Une facture est payée par une collectivité publique. Mais à la suite d’une escroquerie, c’est un malfrat qui encaisse le virement en lieu et place du fournisseur. Faut-il, alors, néanmoins payer le fournisseur ? Au risque d’un double décaissement pour la collectivité publique ?  

Réponse du Conseil d’Etat : OUI. Quitte à envisager des actions en responsabilité par ricochet (action récursoire, mise en cause de la faute du cocontractant…). Avec éventuelle compensation aux bons soins du juge. Mais une position récente de la Cour de cassation va dans le sens de difficultés à trouver aisément une faute de l’entreprise… 

Voyons ceci au fil d’une vidéo avec des conseils pratiques de Cybermalveillance.gouv.fr…et d’un article un peu plus détaillé (mais avec moins de conseils opérationnels non juridiques). 


 

I. VIDEO (5 mn 48)

 

Voici un dossier en vidéo (5 mn 48) intitulé « FRAUDES AUX RIB ET ADMINISTRATIONS », avec une présentation par mes soins avant une interview de :

 

https://youtu.be/htOkXiOtxkM

 

Voir aussi une autre vidéo plus ancienne :

 

 

II. ARTICLE

 

 

Une facture est payée par une collectivité publique. Mais à la suite d’une escroquerie, c’est un malfrat qui encaisse le virement en lieu et place du fournisseur. Faut-il, alors, néanmoins payer le fournisseur ? Au risque d’un double décaissement pour la collectivité publique ?  

Réponse du Conseil d’Etat : OUI. Quitte à envisager des actions en responsabilité par ricochet (action récursoire, mise en cause de la faute du cocontractant…). Avec éventuelle compensation aux bons soins du juge. 

  • A. Le Conseil d’Etat confirme que c’est à la personne publique qu’il incombe de payer (quitte à envisager une action récursoire). Mais une position récente de la Cour de cassation va dans le sens de difficultés à trouver aisément une faute de l’entreprise…
  • B. Compléments (loi Fraude de 2018 ; conseils pratiques…)

 

A. Le Conseil d’Etat confirme que c’est à la personne publique qu’il incombe de payer (quitte à envisager une action récursoire).
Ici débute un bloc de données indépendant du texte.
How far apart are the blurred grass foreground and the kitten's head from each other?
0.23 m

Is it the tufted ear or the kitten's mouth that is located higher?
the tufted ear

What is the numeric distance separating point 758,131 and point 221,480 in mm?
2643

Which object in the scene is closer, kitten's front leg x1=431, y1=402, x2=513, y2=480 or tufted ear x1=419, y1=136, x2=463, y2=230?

Mais une position récente de la Cour de cassation va dans le sens de difficultés à trouver aisément une faute de l’entreprise… 

 

De telles fraudes sur les RIB liés à telle ou telle facture ne sont pas rares, même si depuis la fin des factures papier (avant il y avait des fraudes via des vols postaux suivis de falsification des RIB…) et le développement de Chorus pro nous avons quelques verrous.

 

La première réponse est jurisprudentielle et vient de connaître une spectaculaire confirmation par le Conseil d’Etat.

OUI il faut alors payer le fournisseur.

Au risque d’un double décaissement pour la collectivité publique (avec une faute à se partager au cas par cas entre comptable [Etat et comptable à titre personnel] et collectivité.
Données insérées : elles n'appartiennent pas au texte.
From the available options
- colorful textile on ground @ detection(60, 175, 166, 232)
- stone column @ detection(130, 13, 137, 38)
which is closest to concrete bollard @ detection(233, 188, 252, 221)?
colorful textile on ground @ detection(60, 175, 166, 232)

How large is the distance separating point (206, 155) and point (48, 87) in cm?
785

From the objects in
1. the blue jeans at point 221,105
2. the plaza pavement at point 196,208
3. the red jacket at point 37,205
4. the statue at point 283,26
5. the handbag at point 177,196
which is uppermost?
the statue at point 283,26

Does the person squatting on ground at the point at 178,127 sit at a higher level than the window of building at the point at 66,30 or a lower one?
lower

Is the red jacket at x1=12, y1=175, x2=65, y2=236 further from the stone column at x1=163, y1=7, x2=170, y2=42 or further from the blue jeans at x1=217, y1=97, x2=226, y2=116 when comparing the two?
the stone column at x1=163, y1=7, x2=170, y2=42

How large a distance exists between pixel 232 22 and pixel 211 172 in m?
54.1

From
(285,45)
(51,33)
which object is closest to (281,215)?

Telle était déjà la position d’un TA et d’une CAA, au moins dans le cas où le comptable public aurait du s’en rendre compte ou aurait du exiger un avenant.

Voir : TA Paris, 27 novembre 2017, n° 1619651 ; puis CAA de PARIS, 10 avril 2018, 17PA03697 :

Voir :

 

Le Conseil d’Etat vient d’en apporter une spectaculaire confirmation en jugeant :

  • qu’il appartient à une personne publique de procéder au paiement des sommes dues en exécution d’un contrat administratif en application des stipulations contractuelles, ce qui implique, le cas échéant, dans le cas d’une fraude tenant à l’usurpation de l’identité du cocontractant et ayant pour conséquence le détournement des paiements, que ces derniers soient renouvelés entre les mains du véritable créancier.
  • que la personne publique ne peut alors pas utilement se prévaloir, pour contester le droit à paiement de son cocontractant sur un fondement contractuel :
    • ni des dispositions de l’article 1342-3 du code civil relatives au créancier apparent, qui ne sont pas applicables aux contrats administratifs,
    • ni des manquements qu’aurait commis son cocontractant en communiquant des informations ayant rendu possible la manoeuvre frauduleuse.

Mais la personne publique qui se retrouve à devoir payer deux fois peut rechercher, aux termes mêmes de cette nouvelle décision du Conseil d’Etat, et pour reprendre les formulations des futures tables du rec. :

« outre la responsabilité de l’auteur de la fraude, celle de son cocontractant, en raison des fautes que celui-ci aurait commises en contribuant à la commission de la fraude, afin d’être indemnisée de tout ou partie du préjudice qu’elle a subi en versant les sommes litigieuses à une autre personne que son créancier. »

Le manquement du cocontractant n’est donc pas bloquant au stade du paiement mais peut donc donner lieu à action récursoire, sans que l’on sache encore à ce stade comment serait appréciée cette faute, notamment si celle-ci vient de communications d’informations (en général par des fraudes téléphoniques ou de messagerie électronique émanant prétendument de la banque, de la collectivité ou du directeur général). Rappelons qu’avant Chorus pro, les vols de facture à La Poste avec réémission de ces factures avec de faux numéros de RIB n’étaient, hélas, pas rare. Nous avons été nombreux à le subir…  

La Haute Assemblée :

  • précise aussi que le juge peut, s’il est saisi de telles conclusions par la personne publique, procéder à la compensation partielle ou totale des créances respectives de celles-ci et de son cocontractant. Mais cette compensation sera à opérer au stade contentieux, et non au stade du primo-paiement, semble-t-il, même si ce point pourrait être discuté. 
  • omet de rappeler que :

 

Source :

Conseil d’État, 21 octobre 2024, Grand port maritime de Bordeaux c. Société Liebherr distribution et services France, n° 487929, aux tables du recueil Lebon

 

 

Mais une position récente de la Cour de cassation va dans le sens de difficultés à trouver aisément une faute de l’entreprise… 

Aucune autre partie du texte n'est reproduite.